The Impact of Grief on Personality

The impact of grief is a major focus of the novel, as protagonists have their identity and outlook affected by the losses they suffer. George is introduced in the aftermath of her mother’s sudden death, and much of her character development through the novel revolves around her coming to terms with the loss and relearning how to connect with people around her. Francescho, on the other hand, suffers from the existential grief of having lost his own life, though with the blow softened by his faded memories and the distraction of a “purgatorium” observing George. He also recalls impactful losses throughout his own life, such as the death of his parents.

As a young girl, Francescho suffered terrible grief after her mother’s death, as evidenced by her determination to wear her oversized clothes.
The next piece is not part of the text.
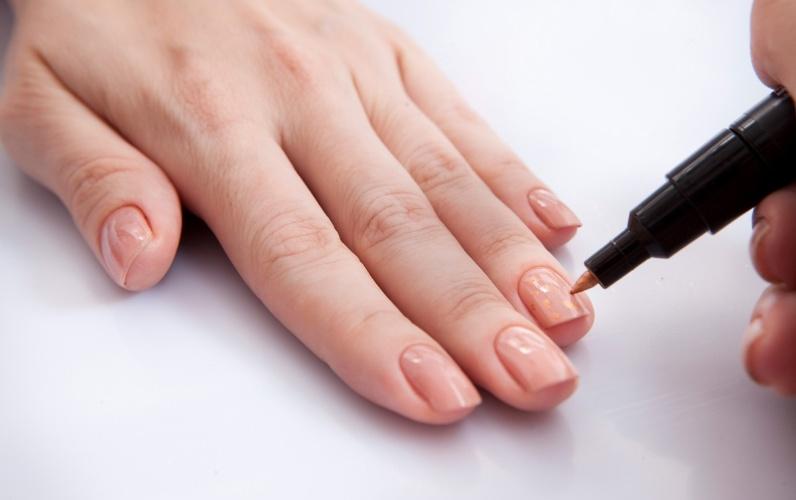 decorar unha branca:Com a caneta decorativa na dor dourada, faça pequenas bolinhas apenas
Her father was determined to honor his wife’s wishes and get Francescho a proper education, and he thus convinced Francescho to abandon her female identity and live as a man to do so. As such, Grief lies at the root of the adult Francescho’s gender identity and his career success.

After the death of his father, Francescho reportedly had trouble sleeping, and the artwork that is so closely tied to his sense of self became “bitter” and “unfamiliar” to him. So impactful was Francescho’s grief that his friend Barto concocted an elaborate ritual to help him regain control of his memories, evidence of Barto’s deep care for his friend. 

The death of Carol Martineau had an undeniable impact on all three members of her immediate family. Her son Henry shows clear signs of chronic emotional upset due to his grief, describing the memory of his loss as akin to “an earthquake” and relying of George for consolation and comfort. George’s father turns to alcohol to cope with his grief, thereby both parentifying and alienating his daughter George. And George is herself deeply affected by grief, as evidenced by changes in her character between the present-tense narrative and her memories of life before her mother’s death. The intermingling of current and remembered events throughout Part 1 suggests that George’s grief is so profound that it has scrambled her sense of time, leaving her shuttling between past and present, unable to trust in the future. George pursues her mother’s interests—including her mother’s nemesis Lisa Goliard—in the unconscious hope of reviving their connection. The concealed leak in George’s bedroom roof is an important symbol of the self-destructive and negative outlook brought about by her grief. The fact that she eventually allows her father to fix it, abandoning fantasies of rot, ruin, and starlight, does promise that although the impacts of grief are heavy, they are neither permanent nor unassailable.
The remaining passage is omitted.